By default, Fly allocates public IPs, so your gateway is reachable at https://your-app.fly.dev and discoverable by internet scanners (Shodan, Censys, etc.).

Use deploy/fly.private.toml for a hardened deployment with no public IP: it omits [http_service], so no public ingress is allocated.

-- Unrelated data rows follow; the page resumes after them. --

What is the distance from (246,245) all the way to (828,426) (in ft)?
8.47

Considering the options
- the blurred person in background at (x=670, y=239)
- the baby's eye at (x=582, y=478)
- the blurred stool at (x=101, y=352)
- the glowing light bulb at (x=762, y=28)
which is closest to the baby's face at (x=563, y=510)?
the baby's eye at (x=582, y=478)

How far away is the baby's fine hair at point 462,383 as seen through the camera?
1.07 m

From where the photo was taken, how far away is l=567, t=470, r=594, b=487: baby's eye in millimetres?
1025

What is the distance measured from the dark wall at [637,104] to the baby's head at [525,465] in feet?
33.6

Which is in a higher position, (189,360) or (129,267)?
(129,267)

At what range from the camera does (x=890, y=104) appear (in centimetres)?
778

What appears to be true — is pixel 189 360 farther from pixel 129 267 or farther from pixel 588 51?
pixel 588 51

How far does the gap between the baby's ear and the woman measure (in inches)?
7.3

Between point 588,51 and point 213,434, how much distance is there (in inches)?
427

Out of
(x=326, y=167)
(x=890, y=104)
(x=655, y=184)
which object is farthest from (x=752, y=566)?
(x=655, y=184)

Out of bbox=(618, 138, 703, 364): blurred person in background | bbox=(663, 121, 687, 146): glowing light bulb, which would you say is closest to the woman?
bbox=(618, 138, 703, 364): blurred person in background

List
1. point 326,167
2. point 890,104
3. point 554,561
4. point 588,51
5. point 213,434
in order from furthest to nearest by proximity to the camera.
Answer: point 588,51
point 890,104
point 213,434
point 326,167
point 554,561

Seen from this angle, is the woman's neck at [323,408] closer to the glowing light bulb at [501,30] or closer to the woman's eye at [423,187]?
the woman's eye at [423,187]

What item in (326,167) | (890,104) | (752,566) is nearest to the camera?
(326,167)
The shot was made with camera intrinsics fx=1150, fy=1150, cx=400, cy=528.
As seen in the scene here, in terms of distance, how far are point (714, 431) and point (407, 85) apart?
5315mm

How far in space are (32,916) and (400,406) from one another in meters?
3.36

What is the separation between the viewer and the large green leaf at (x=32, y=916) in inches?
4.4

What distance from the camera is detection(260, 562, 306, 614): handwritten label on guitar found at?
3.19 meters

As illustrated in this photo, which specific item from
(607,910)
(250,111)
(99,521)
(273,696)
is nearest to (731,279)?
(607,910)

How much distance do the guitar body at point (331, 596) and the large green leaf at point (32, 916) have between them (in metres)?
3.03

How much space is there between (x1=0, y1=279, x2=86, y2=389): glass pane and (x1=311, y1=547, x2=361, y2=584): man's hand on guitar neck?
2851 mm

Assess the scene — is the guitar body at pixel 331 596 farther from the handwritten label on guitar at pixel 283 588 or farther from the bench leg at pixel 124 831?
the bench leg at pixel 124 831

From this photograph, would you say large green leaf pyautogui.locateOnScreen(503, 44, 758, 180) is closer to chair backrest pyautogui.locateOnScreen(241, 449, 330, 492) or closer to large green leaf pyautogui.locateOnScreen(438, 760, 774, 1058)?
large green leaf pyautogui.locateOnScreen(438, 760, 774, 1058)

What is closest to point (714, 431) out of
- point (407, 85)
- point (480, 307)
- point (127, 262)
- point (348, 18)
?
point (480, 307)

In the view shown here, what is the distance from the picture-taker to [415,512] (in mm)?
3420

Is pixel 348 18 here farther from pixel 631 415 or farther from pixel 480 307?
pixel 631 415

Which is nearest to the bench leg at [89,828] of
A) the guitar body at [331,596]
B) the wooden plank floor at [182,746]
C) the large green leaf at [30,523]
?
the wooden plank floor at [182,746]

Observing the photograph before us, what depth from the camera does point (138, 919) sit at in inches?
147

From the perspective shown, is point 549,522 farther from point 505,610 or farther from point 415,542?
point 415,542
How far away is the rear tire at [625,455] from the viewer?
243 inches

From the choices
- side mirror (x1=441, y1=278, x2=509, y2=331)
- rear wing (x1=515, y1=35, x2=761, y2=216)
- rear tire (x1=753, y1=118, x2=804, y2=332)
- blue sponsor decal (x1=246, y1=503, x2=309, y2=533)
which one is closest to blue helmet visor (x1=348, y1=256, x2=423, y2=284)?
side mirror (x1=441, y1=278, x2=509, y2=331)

When to use private deployment

  • Only outbound calls/messages (no inbound webhooks)
  • ngrok or Tailscale tunnels handle any webhook callbacks
  • Gateway access is via SSH, proxy, or WireGuard instead of a browser
  • The deployment should be hidden from internet scanners

Setup

fly deploy -c deploy/fly.private.toml

Or convert an existing deployment:

# list current IPs
fly ips list -a my-openclaw

# release public IPs
fly ips release <public-ipv4> -a my-openclaw
fly ips release <public-ipv6> -a my-openclaw

# switch to the private config so future deploys do not re-allocate public IPs
fly deploy -c deploy/fly.private.toml

# allocate private-only IPv6
fly ips allocate-v6 --private -a my-openclaw

After this, fly ips list should show only a private type IP:

VERSION  IP                   TYPE             REGION
v6       fdaa:x:x:x:x::x      private          global

Accessing a private deployment

Option 1: local proxy (simplest)

fly proxy 3000:3000 -a my-openclaw
# open http://localhost:3000 in a browser

Option 2: WireGuard VPN

fly wireguard create
# import to a WireGuard client, then access via internal IPv6
# example: http://[fdaa:x:x:x:x::x]:3000

Option 3: SSH only

fly ssh console -a my-openclaw

Webhooks with private deployment

For webhook callbacks (Twilio, Telnyx, etc.) without public exposure:

  1. ngrok tunnel: run ngrok inside the container, or as a sidecar
  2. Tailscale Funnel: expose specific paths via Tailscale
  3. Outbound-only: some providers (Twilio) work for outbound calls without webhooks

Example voice-call config with ngrok, under plugins.entries.voice-call.config:

{
  plugins: {
    entries: {
      "voice-call": {
        enabled: true,
        config: {
          provider: "twilio",
          tunnel: { provider: "ngrok" },
          webhookSecurity: {
            allowedHosts: ["example.ngrok.app"],
          },
        },
      },
    },
  },
}

The ngrok tunnel runs inside the container and provides a public webhook URL without exposing the Fly app itself. Set webhookSecurity.allowedHosts to the tunnel hostname so forwarded host headers are accepted.

Security tradeoffs

Aspect Public Private
Internet scanners Discoverable Hidden
Direct attacks Possible Blocked
Control UI access Browser Proxy/VPN
Webhook delivery Direct Via tunnel

Notes

  • Fly.io uses x86 architecture; the Dockerfile is compatible with both x86 and ARM.
  • For WhatsApp/Telegram onboarding, use fly ssh console.
  • Persistent data lives on the volume at /data.
  • Signal requires signal-cli (a Java-based CLI) on the image; use a custom image and keep memory at 2GB+.

Cost

With the recommended config (shared-cpu-2x, 2GB RAM), expect roughly $10-15/month depending on usage; the free tier covers some baseline allowance. See Fly.io pricing for current rates.